Boat house easy living

With everyone now gone flights back to the UK or travels up towards Mexico, I am on my own. The archipelago of Bocas del Toro, off Panama mainland is my home.

I spend my days working through the Economist’s EIU city surveys which Jon has sent me. An easy bit of freelance work. Two or three hours working everyday, a stroll down the road to connect to WiFi, to send and receive files. Pick up some groceries or drop my washing off with the old guy, running a laundry several doors down. Then it’s lying in my hammock reading, jumping into the water to cool off. A gentle current runs past the end of the dock, I can swim and stay static alongside until I have had enough exercise then jump back onto the dock, lie on the warm wooden boards drying off.

Water laps under the dock and seen through the floorboards of the living room and kitchen. Simple living couple of sofas, a long wooden dining table hanging from the ceiling. Kitchen in a corner to one side, large fronted floor to, ceiling windows at the front with door onto small deck and long narrow dock to the end sheltered cabana at end with hammocks.

To get into town or home late at night, from any of the bars or restaurants, it’s a small water taxi with room enough for four passengers, just $2 or $3 if it is late. A swift ride through the warm night back home, the light at the end of the dock guiding us in.

In the morning, a local guy rows up to my dock, his canoe filled with an offering of fresh lobster, crab and crayfish. I have zero idea how to cook any of this living offering…. enquiring about the price just $10… for the entire catch!

Donna’s clients come and go, stopping for chat. Most are American expats escaping US taxes for easy living in the islands. Sitting at Mike’s, a large fishing boat converted into a bar restaurant, drinking El Cano whisky and coke, eating steak like only the Americans can make, a lot of tall stories mixed in with nefarious gossip about who is doing running from a variety of authorities… wives.. the taxman… the FBI. Like fisherman, the boasts are how big is their hidden loot piles.

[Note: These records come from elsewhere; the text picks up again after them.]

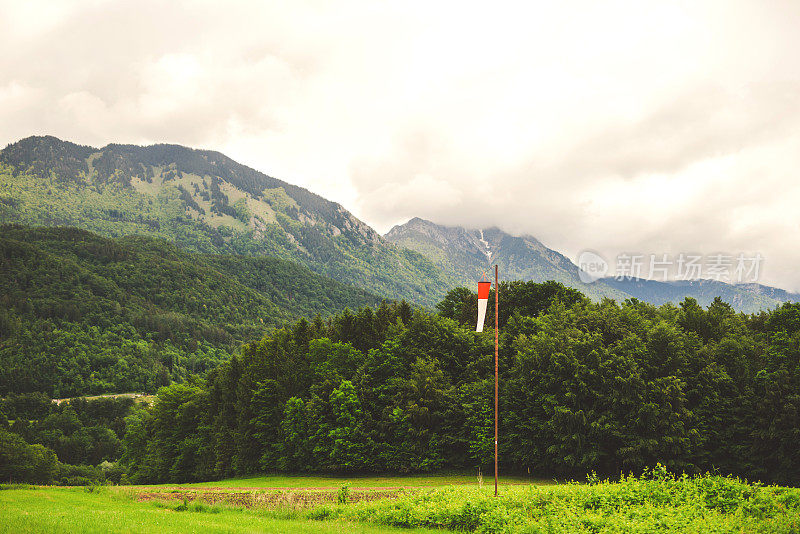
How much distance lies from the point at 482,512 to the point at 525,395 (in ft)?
94.6

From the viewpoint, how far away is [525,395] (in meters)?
47.8

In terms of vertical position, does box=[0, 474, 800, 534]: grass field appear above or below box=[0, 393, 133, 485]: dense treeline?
above

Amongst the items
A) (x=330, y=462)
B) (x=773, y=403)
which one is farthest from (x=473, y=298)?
(x=773, y=403)

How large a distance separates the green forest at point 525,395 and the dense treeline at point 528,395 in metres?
0.15

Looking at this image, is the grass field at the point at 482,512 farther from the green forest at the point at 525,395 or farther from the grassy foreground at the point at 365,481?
the green forest at the point at 525,395

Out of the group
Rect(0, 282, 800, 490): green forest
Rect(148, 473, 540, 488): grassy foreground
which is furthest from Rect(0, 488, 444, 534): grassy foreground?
Rect(0, 282, 800, 490): green forest

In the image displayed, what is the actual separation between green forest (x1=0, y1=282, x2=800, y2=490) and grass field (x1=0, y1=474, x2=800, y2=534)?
825 inches

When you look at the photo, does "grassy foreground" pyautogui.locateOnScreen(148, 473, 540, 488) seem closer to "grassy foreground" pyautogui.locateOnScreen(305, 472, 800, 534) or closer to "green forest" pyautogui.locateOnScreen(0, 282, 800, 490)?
"green forest" pyautogui.locateOnScreen(0, 282, 800, 490)

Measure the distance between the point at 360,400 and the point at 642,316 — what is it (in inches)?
1274

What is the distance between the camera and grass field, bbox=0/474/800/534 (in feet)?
55.5

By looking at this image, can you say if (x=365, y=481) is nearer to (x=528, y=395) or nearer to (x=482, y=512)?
(x=528, y=395)

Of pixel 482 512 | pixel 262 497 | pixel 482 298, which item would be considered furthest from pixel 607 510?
pixel 262 497

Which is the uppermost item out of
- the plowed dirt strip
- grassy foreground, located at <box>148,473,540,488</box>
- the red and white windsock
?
the red and white windsock

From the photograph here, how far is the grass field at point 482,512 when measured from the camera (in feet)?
55.5
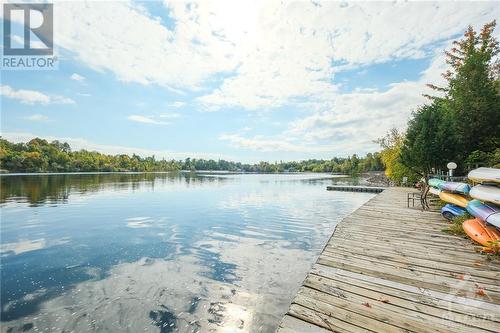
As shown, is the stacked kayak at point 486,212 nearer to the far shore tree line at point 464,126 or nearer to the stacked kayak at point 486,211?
the stacked kayak at point 486,211

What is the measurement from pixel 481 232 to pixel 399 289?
3603mm

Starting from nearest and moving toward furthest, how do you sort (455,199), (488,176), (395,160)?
(488,176)
(455,199)
(395,160)

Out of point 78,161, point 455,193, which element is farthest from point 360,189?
point 78,161

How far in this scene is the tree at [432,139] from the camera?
51.0 ft

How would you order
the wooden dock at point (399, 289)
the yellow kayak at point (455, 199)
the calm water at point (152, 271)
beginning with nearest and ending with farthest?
the wooden dock at point (399, 289), the calm water at point (152, 271), the yellow kayak at point (455, 199)

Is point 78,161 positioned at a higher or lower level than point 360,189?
higher

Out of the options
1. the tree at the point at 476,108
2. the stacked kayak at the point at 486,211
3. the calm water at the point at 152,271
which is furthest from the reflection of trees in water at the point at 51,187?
the tree at the point at 476,108

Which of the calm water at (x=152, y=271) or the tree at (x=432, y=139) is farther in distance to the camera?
the tree at (x=432, y=139)

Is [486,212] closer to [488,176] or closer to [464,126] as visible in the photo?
[488,176]

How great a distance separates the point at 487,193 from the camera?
5.98 metres

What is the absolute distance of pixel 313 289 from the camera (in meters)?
3.72

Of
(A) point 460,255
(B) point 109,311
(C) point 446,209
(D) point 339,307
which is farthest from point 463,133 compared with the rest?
(B) point 109,311

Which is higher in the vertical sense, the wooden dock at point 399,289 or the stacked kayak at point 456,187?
the stacked kayak at point 456,187

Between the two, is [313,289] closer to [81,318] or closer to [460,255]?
[460,255]
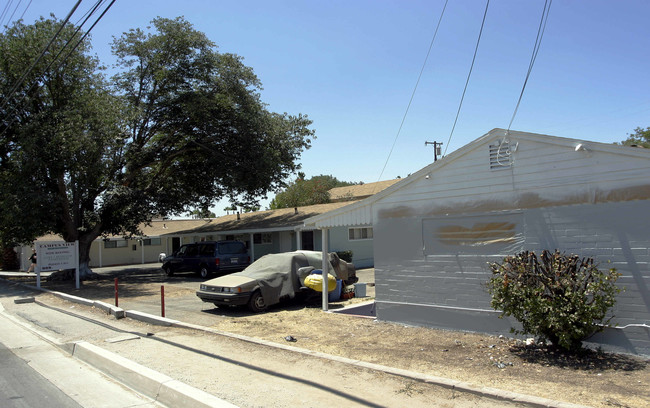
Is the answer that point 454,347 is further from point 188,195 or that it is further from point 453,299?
point 188,195

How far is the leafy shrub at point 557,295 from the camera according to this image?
649 cm

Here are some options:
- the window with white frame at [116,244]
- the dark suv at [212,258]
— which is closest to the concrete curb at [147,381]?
the dark suv at [212,258]

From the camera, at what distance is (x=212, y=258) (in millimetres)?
21500

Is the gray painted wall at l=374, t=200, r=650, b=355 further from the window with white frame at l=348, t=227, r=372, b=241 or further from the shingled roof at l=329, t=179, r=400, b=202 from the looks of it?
the shingled roof at l=329, t=179, r=400, b=202

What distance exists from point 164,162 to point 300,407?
77.1 feet

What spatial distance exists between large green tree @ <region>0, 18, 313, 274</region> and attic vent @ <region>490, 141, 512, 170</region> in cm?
1716

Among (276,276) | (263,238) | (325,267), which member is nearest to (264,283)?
(276,276)

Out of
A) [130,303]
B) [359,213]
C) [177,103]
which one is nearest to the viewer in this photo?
[359,213]

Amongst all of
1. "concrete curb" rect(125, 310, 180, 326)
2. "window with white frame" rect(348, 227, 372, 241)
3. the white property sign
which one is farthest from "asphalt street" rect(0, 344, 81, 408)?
"window with white frame" rect(348, 227, 372, 241)

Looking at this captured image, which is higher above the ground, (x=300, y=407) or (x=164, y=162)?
(x=164, y=162)

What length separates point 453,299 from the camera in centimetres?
880

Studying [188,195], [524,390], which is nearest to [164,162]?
[188,195]

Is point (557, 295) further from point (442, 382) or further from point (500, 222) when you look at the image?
point (442, 382)

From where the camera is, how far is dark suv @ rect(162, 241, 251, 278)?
Answer: 21.4 metres
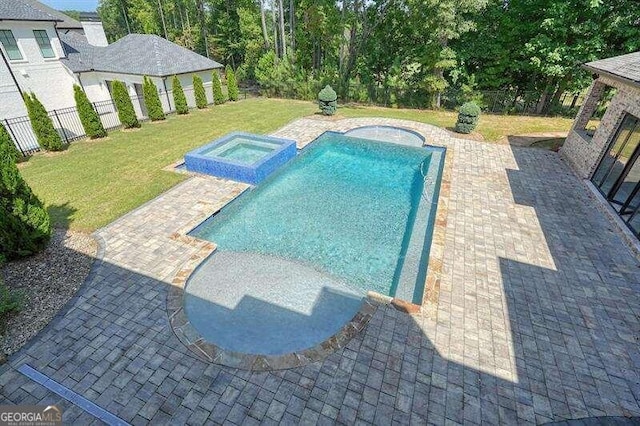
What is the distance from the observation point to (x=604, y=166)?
36.1 feet

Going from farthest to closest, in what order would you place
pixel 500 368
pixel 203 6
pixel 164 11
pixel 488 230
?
pixel 164 11 → pixel 203 6 → pixel 488 230 → pixel 500 368

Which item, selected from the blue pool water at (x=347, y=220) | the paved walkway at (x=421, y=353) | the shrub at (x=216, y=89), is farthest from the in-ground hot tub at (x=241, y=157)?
the shrub at (x=216, y=89)

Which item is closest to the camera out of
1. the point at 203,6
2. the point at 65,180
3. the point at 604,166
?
the point at 604,166

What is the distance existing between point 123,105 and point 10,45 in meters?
9.13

Today, Arabella, long time friend of Donna’s arrives for haircut, in a trap without escape. Her very wealthy abusive husband and now son treating her miserably, but she has been with him for so long and with no means of supporting herself cannot see a way out of it. The gilded mansion in the hills outside town, stuffed with a rich man’s paraphernalia and her.

Most of the neighbours are local Panamanians. Homes are larger versions of the boathouse but always on stilts over the water. My next door neighbours are a retired schoolteacher and a large extended family of several generations.

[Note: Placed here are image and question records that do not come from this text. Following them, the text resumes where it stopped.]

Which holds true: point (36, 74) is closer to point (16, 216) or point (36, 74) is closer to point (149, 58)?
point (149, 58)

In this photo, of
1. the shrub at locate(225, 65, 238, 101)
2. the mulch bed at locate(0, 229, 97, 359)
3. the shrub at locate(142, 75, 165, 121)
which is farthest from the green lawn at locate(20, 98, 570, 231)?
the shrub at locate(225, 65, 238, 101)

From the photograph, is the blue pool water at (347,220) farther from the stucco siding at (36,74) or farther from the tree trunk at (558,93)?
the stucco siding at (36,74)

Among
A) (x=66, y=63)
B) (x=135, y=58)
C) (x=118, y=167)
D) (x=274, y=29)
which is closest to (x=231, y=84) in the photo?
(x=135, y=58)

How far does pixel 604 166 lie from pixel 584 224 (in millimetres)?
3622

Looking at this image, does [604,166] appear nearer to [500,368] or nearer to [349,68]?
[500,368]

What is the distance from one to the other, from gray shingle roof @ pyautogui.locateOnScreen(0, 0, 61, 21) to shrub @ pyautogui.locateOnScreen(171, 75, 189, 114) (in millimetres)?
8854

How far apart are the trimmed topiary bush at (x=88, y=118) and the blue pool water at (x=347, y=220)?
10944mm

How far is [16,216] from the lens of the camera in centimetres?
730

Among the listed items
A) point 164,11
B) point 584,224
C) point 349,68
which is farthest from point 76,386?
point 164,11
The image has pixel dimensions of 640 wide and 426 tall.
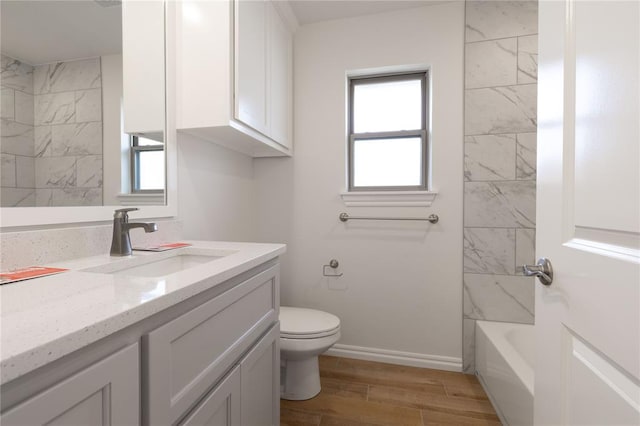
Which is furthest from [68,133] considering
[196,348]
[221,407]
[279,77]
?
[279,77]

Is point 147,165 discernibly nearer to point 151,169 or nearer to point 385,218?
point 151,169

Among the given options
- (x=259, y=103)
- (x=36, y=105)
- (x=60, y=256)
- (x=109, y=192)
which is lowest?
(x=60, y=256)

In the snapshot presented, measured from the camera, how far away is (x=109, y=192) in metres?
1.06

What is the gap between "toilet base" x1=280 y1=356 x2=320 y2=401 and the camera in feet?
5.25

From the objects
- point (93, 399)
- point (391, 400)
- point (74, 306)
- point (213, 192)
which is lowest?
point (391, 400)

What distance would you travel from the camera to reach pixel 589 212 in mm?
594

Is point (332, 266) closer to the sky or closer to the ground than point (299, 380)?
closer to the sky

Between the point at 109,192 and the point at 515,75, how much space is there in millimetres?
2278

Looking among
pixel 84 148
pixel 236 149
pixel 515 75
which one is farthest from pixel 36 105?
pixel 515 75

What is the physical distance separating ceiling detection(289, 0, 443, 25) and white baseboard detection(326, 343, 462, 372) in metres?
2.34

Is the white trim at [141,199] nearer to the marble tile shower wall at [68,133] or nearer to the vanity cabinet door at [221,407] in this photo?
the marble tile shower wall at [68,133]

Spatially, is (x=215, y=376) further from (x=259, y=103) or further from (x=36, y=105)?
(x=259, y=103)

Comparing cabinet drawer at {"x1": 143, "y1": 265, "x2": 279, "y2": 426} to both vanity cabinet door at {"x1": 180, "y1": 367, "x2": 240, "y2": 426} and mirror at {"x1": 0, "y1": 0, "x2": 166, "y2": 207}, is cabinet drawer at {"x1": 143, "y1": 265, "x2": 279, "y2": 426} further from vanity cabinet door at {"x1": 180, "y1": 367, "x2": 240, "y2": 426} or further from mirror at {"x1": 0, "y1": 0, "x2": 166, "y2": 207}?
mirror at {"x1": 0, "y1": 0, "x2": 166, "y2": 207}

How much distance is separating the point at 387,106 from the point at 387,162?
0.42 meters
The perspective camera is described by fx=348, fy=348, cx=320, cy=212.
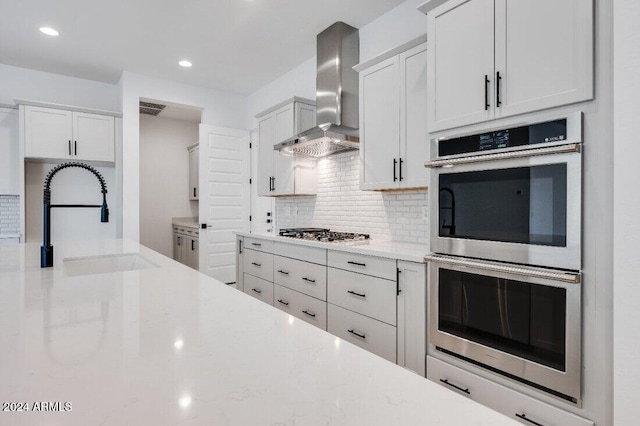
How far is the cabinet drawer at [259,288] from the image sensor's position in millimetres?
3525

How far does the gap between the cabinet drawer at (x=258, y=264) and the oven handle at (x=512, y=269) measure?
75.3 inches

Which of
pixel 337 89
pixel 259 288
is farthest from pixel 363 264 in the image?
pixel 337 89

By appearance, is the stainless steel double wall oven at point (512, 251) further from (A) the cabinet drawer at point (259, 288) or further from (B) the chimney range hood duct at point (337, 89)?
(A) the cabinet drawer at point (259, 288)

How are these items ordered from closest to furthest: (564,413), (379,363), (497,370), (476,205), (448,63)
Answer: (379,363) → (564,413) → (497,370) → (476,205) → (448,63)

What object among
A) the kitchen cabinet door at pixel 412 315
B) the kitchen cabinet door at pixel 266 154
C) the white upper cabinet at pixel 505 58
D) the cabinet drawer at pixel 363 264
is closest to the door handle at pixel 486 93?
the white upper cabinet at pixel 505 58

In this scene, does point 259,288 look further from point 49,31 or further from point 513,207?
point 49,31

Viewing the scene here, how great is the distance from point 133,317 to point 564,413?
68.1 inches

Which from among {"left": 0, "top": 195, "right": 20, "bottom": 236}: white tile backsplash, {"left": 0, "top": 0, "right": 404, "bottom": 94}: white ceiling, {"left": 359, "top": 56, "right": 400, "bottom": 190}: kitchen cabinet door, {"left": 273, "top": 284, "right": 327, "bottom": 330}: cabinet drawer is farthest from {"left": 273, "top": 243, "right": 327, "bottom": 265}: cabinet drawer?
{"left": 0, "top": 195, "right": 20, "bottom": 236}: white tile backsplash

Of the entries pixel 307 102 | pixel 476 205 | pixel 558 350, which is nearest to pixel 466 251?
pixel 476 205

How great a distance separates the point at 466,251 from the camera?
6.10 ft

Next to them an American couple with their child, who run restaurant on the far side of the island. Some ferocious arguments float across the water in the evenings, all is not well in paradise. A few more doors down another guesthouse with a salty old guy, Donna’s ex, with large platform dock, WiFi and legendary large toes… very friendly. Donna tells me he recently had to be taken to to hospital when viagra produced a permanent embarrassing state. To the right, a lean hard Israeli woman and her American husband have set up a Montessori primary school which most of the young expat kids attend. She trying to get as far away as possible from middle eastern politics.

Yesterday I got an invite to a party amongst the yachties. Many of them stopping up in Bocas before heading for the canal and the Pacific. Most end up staying a lot longer than anticipated, easy living. Amongst the reprobates, the Floating Doctors… a steel hulled boat crewed by volunteer medics, which sails around the islands providing medical care to the indigenous population. The Indians are definitely third class – in a society of Americans, tourists and local Panamanians – slipping quietly invisible in their canoes between the water taxis buzzing up and down.

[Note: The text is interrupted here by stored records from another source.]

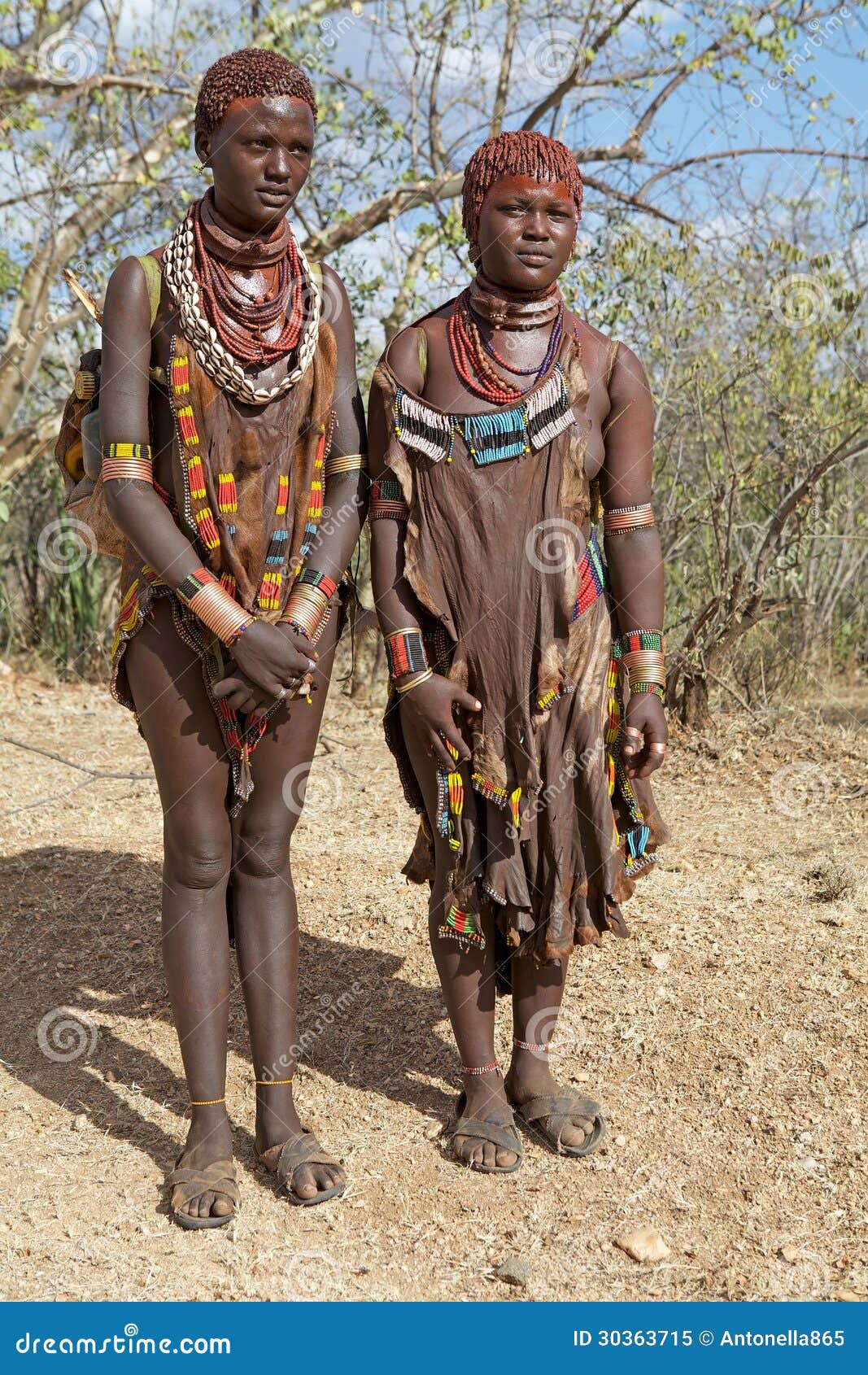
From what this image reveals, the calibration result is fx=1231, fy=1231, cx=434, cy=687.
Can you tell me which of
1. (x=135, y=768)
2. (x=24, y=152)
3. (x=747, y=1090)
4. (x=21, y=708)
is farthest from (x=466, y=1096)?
(x=24, y=152)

The floating doctors anchor up at Donna’s dock once a week and head to the old age home nearby to assist. I join them and it is a sobering experience, the elderly no longer able to be looked after or who have no family to look after them, laid up in a huge dormitory of beds, no privacy and little to do except lie listlessly under slow large fans.

Many different lives, it’s easy to see how people end up staying. Donna jokes I will be next… it’s possible, but it’s a long way from friends and family.